*** MATERIAL FOR THIS EXERCISE ***

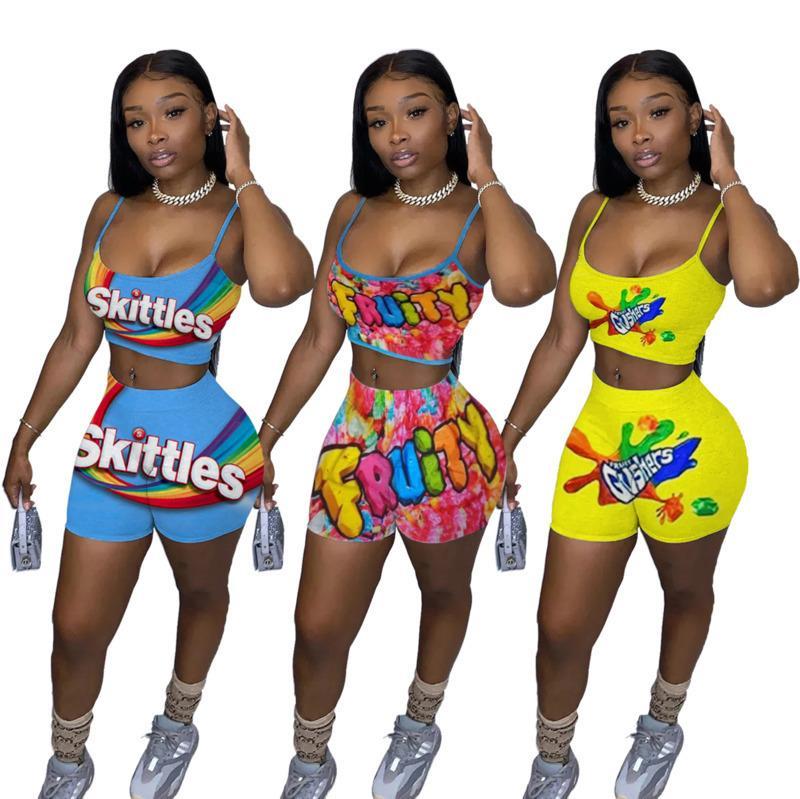 Kadınlar Tracksuits İki adet Seti Moda Günlük Baskılı Kaşkorse Üst Şort Kolsuz Kısa Pantolon 3 Renkler Bayanlar Kıyafetler 2020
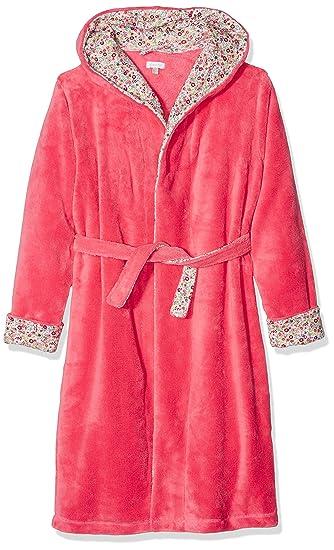 Absorba Boutique Nuit Peignoir Fille Rose Sorbet Taille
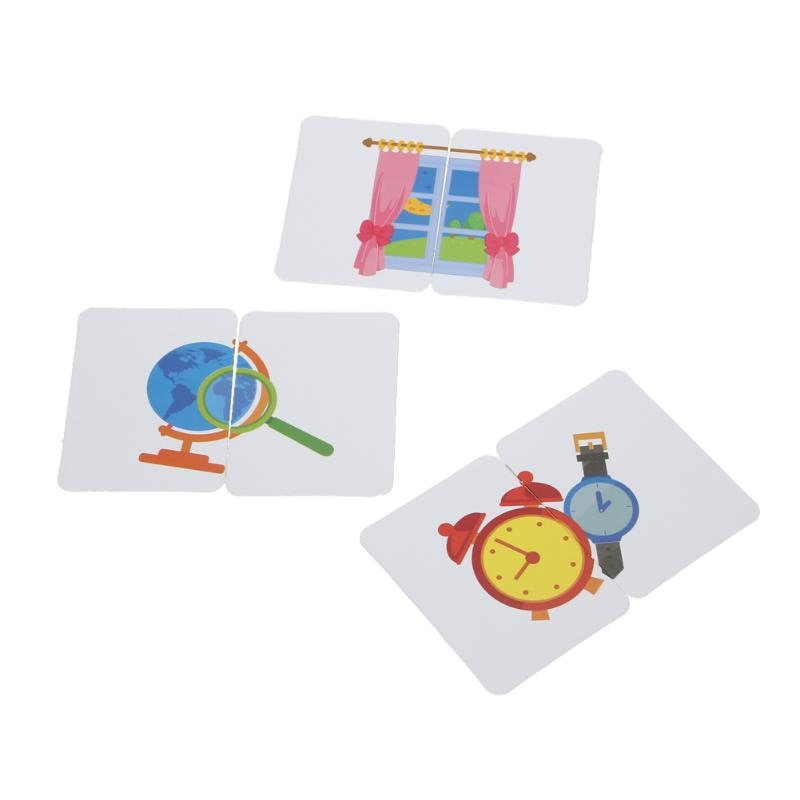 Baby Kids Cognition Puzzle Toys Toddler Iron Box Cards Matching Game Cognitive Card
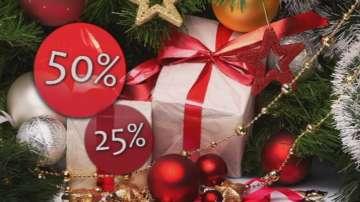 Триковете на търговците в празничното пазаруване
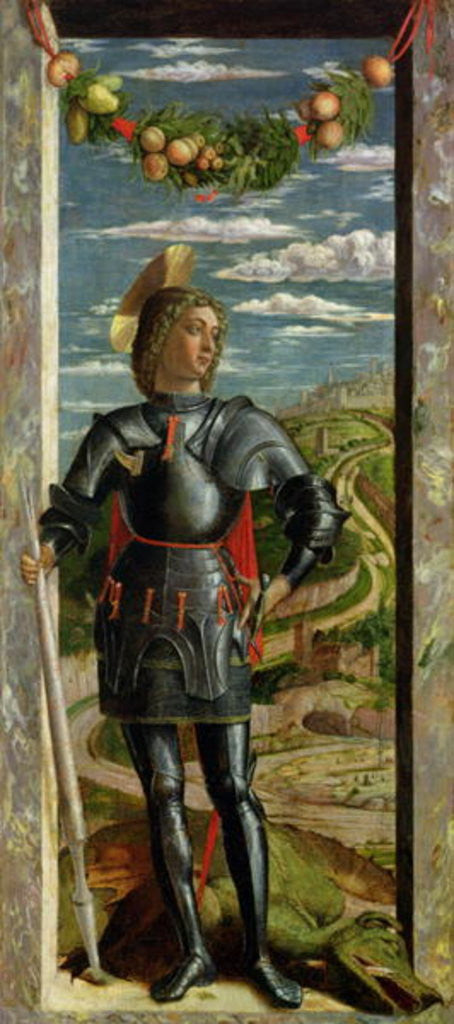 Detail of St. George and the Dragon by Andrea Mantegna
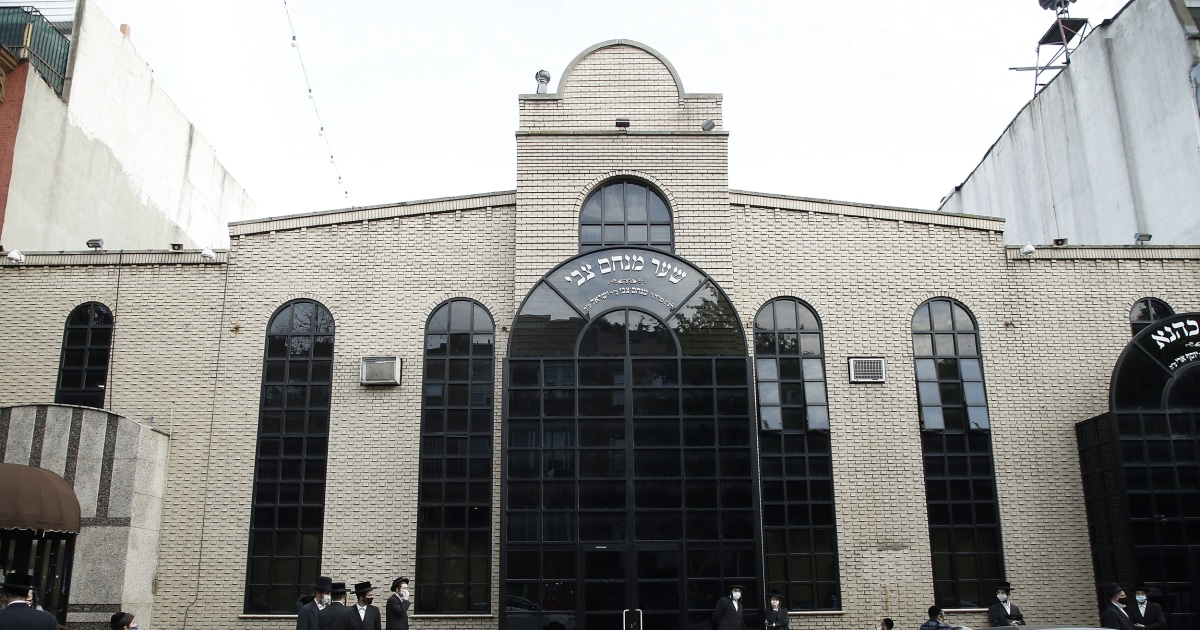 $15K fine for NYC synagogue with 7,000 person capacity after massive secret wedding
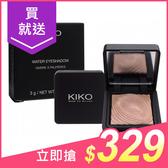 KIKO 水波眼影(3g) 款式可選 【小三美日】 WATER EYESHADOW 原價$399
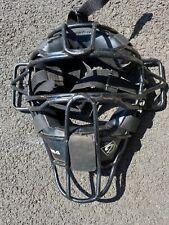 Diamond Dfm-43 Baseball Softball Umpire or Catcher Face Mask - Protective Gear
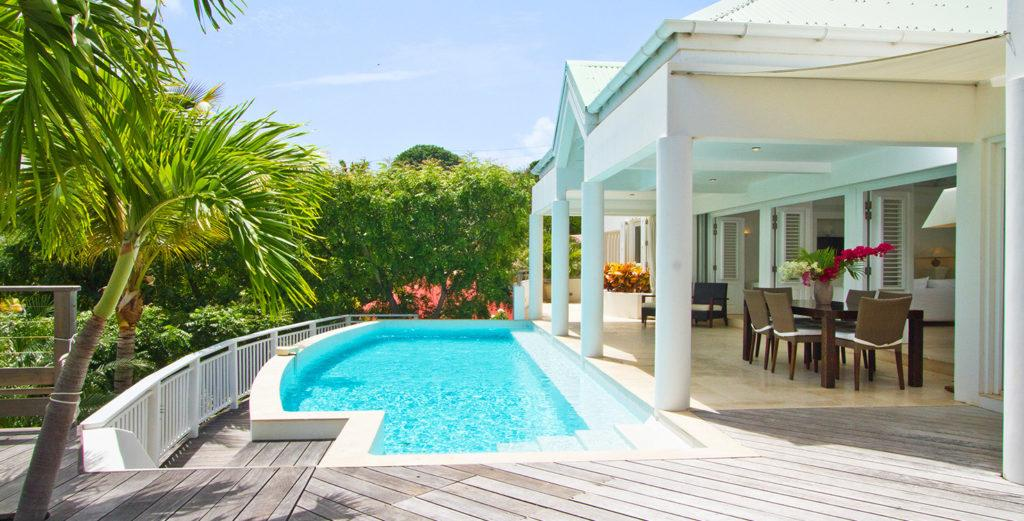 Property Image 1 - Modern Villa with Harmonious Design in Marigot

***

> **ASSIGNMENT**
The answer must be an exact copy of the records above, with the pictures left out.

> **RESPONSE TO THIS EXERCISE**
 Kadınlar Tracksuits İki adet Seti Moda Günlük Baskılı Kaşkorse Üst Şort Kolsuz Kısa Pantolon 3 Renkler Bayanlar Kıyafetler 2020
 Absorba Boutique Nuit Peignoir Fille Rose Sorbet Taille
 Baby Kids Cognition Puzzle Toys Toddler Iron Box Cards Matching Game Cognitive Card
 Триковете на търговците в празничното пазаруване
 Detail of St. George and the Dragon by Andrea Mantegna
 $15K fine for NYC synagogue with 7,000 person capacity after massive secret wedding
 KIKO 水波眼影(3g) 款式可選 【小三美日】 WATER EYESHADOW 原價$399
 Diamond Dfm-43 Baseball Softball Umpire or Catcher Face Mask - Protective Gear
 Property Image 1 - Modern Villa with Harmonious Design in Marigot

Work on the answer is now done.